Karnataka CM faces tough battle for survival
Karnataka chief minister Siddaramaiah, known for his inability to push through key legislations, is battling anti-incumbency and disgruntled party leaders.india Updated: Apr 13, 2014 02:19 IST
In his 35-year-long political career, Karnataka chief minister Siddaramaiah has oscillated between two extremes -- repeatedly snatching victory from the jaws of defeat and failing spectacularly when expected to win.
This elections, the backward classes leader finds himself at the edge of a ledge, battling both anti-incumbency and discontent of his senior colleagues.
Both the BJP and the Janata Dal (Secular) have termed the elections a referendum against his government while his seniormost colleagues in the party have fuelled rumours that he will be sacked if he fails to send 15 MPs to Delhi.

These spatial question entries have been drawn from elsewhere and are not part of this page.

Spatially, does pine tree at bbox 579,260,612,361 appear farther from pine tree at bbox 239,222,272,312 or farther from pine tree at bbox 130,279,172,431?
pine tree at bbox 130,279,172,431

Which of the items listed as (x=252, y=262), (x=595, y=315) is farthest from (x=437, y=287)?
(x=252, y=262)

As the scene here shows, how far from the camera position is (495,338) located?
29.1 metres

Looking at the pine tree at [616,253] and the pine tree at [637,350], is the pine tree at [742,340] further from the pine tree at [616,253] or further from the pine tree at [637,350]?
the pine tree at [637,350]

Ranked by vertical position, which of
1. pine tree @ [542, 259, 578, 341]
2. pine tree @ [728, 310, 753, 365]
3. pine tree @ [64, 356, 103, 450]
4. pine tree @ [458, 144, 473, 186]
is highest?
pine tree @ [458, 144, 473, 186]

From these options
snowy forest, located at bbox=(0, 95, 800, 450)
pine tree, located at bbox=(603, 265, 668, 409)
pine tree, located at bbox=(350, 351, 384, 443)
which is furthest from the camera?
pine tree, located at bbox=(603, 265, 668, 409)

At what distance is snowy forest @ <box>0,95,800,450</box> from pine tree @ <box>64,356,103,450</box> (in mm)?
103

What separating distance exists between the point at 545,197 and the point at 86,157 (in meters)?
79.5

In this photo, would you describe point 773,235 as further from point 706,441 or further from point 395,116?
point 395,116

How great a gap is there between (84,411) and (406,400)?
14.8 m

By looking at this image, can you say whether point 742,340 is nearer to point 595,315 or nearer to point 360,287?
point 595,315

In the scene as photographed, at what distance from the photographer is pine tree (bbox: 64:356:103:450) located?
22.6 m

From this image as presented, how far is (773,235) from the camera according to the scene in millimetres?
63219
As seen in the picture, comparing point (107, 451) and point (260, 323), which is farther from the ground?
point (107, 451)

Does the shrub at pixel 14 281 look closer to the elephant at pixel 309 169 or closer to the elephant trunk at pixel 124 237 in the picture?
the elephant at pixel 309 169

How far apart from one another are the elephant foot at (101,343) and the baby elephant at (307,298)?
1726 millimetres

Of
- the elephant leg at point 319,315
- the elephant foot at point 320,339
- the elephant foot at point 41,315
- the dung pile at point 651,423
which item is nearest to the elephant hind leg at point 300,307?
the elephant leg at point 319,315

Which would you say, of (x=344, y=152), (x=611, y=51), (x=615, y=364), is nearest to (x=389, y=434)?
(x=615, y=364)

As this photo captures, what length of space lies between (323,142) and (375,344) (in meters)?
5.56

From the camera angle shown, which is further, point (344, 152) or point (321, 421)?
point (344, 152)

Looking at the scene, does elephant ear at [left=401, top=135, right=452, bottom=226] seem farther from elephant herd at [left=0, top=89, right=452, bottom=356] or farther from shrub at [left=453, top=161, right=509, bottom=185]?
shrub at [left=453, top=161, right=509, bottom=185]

It has been that bad for Siddaramaiah.
After quitting the JDS and joining the Congress in 2006, Siddaramaiah surprised many by leading the Congress to its best performance in a decade during the assembly elections last summer.
With the backing of Congress vice-president Rahul Gandhi, he became the chief minister.
However, less than a year after he scaled the pinnacle of his political career, Siddaramaiah is fighting the battle of his life.
He is hoping to bag 20 seats and silence his critics within in the party. But to get to that magic figure, he needs the help of the same people.
Elections for Karnataka's 28 seats will be held on April 17.
Siddaramaiah has earned a reputation of being reckless and undemocratic. His cabinet colleagues complain that he rarely consults them on key issues. As a result, he has been unable to push key legislations through after announcing them publicly. His detractors have started referring to him as 'Rollback Raja'.
A day after he assumed office, he announced that the government would take over the controversial Krishna temple in Udupi where subtle forms of untouchability still exist, provide 30 kilos of rice at Rs 1 per kilo and produce cheap liquor for poor people.
"He is not the only atheist or socialist in the party. I too have similar views. But he rarely takes me or anybody else into confidence," said a minister.
His core constituency of Left-oriented writers, activists and lawyers too are unhappy with him for failing to pursue a strictly socialist agenda.
At this point, it seems the only saving grace for Siddaramaiah is his appeal among oppressed communities and his clean image.